Чтобы окончательно проснуться, Олдер растёр уши и лоб, а потом вновь посмотрел на спящего сына и Энейру. Потом встал, подошёл к постели, и уже хотел было поправить сползшее с плеча лесовички одеяло, как до его слуха вновь донеслась лошадиная поступь прямо под окнами. Но теперь к ударам копыт по мёрзлой земле да звону стремян да оружия прибавился ещё и голос. Тихий, похожий на шелест опавшей листвы, шёпот каким-то немыслимым образом мгновенно заполнил всю комнату, сложившись всего в одно слово:

— Энри... Энри...Энри...

— Прочь, ночная мара! — В один миг тысячник оказался между окном и кроватью, на которой спали Дари с Энейрой. Призванная им сила Мечника опалила жилы Олдера огнём и уже была готова сложиться в любое, необходимое ему заклинание, как таинственный всадник исчез. В один миг пропал и жуткий шёпот, и ощущение недоброго, устремлённого на Остена из темноты взгляда, и звон подков. Лишь окно, за считанные вздохи обросшее колючей корочкой инея, говорило о том, что случившееся с тысячником не было ни сном, ни видением!

... После такого явления сна у тысячника больше не было ни в одном глазу, и не диво, ведь неведомый гость каким-то образом смог обойти защитные плетения Остена, не разрушив их. А это был уже совершенно невозможный для обычной нечисти навык! Хорошо хоть подаренный накануне браслет смог защитить Энейру от потустороннего зова — она, несмотря на жуткий шёпот, продолжала спать, и сон её, судя по всему, был тихим и мирным. Похоже, впервые за несколько дней.

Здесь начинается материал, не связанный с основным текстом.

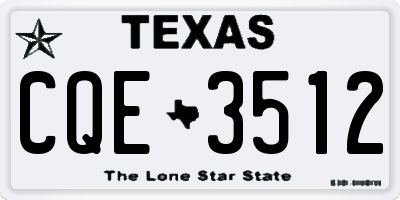 TX license plate CQE3512
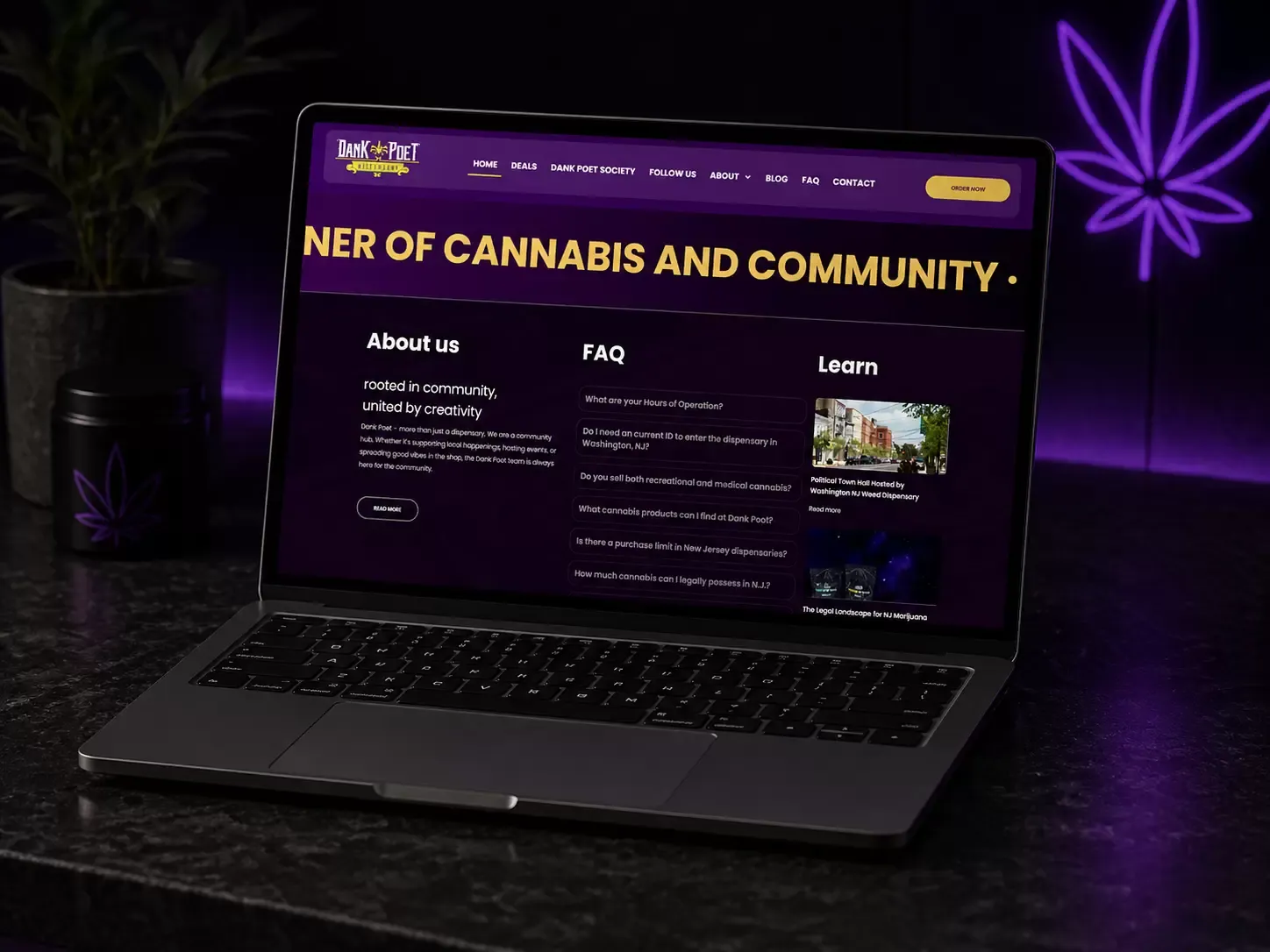 Dank Poet new website screen 1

Олдер же, с трудом дождавшись, когда ночная мгла сменится серым и каким то мутным рассветом, отправился на улицу. Ему во чтобы то ни стало надо было понять, как неведомый гость обошёл его защиту и оставил ли после себя следы.

На улице оказалось так холодно, словно бы ночной гость выморозил не только комнату Энейры, но и всю округу — пробираясь меж сплошь обросших иглами инея деревьев, Олдер мысленно клял и погоду, и своё, внезапно занывшее на холод плечо, но когда он добрался таки до южной стены дома, то, не удержавшись, выругался уже вслух. Потому как под окном лесовички снег был действительно истоптан конскими копытами. Лошадь, судя по отпечаткам, была не подкована, а сама цепочка следов обрывалась прямо посреди засыпанной снегом дорожки — ночной гость словно бы появился из воздуха прямо в центре сада, а потом развеялся без следа.

Присев на корточки, тысячник ещё раз внимательно присмотрелся к отпечаткам, но разгадки это не принесло, даже напротив. Следы от копыт на рыхлом снегу были совсем неглубоки — вот только не может несущий на своей спине всадника конь весить столько же, сколько весит домашняя кошка! Ну а призраки с марами и вовсе не оставляют следов — даже таких. Но тогда что за нечисть решила наведаться в имение, да ещё и легко миновала защиту тысячника? Кстати, а что с плетением?

Распрямившись, Олдер быстро зашагал к живой ограде — после падальщика он усилил цепь охранных нитей вокруг поместья, но неведомый гость легко одолел его защиту. При этом она вроде бы оставалась цела — во всяком случае, именно это подсказывало тысячнику его чутьё. Вот только абсолютная невнятность происходящего с каждым мгновением злила Остена всё больше — он всей своей кожей чувствовал опасность, но никак не мог определить её природу.

Зато, обойдя замёрзший пруд, тысячник убедился, что ночного гостя почувствовали не только они с Дари — из-за поворота навстречу Олдеру вышел укутавшийся в плащ по самый нос Антар. Бредущий по тропинке пожилой чующий казался напуганным — во всяком случае, такого затравленного взгляда Остен никогда раньше за ним не замечал.

— Давно гуляешь? Заметил что-либо странное? — Тысячник не стал тратить время на приветствия, сразу приступив к делу. Но Чующий лишь растеряно развёл руками.

— Я не уверен, глава. А потому могу сказать пока лишь одно — тот, кто навещал ночью имение, не мара и не призрак.

— Это я и сам уже понял, — недовольно дёрнув плечом, Остен продолжил свой путь к ограде, а Антар молча последовал за ним. Ровно для того, чтобы вскоре замереть за спиной тысячника каменной статуей. И было отчего.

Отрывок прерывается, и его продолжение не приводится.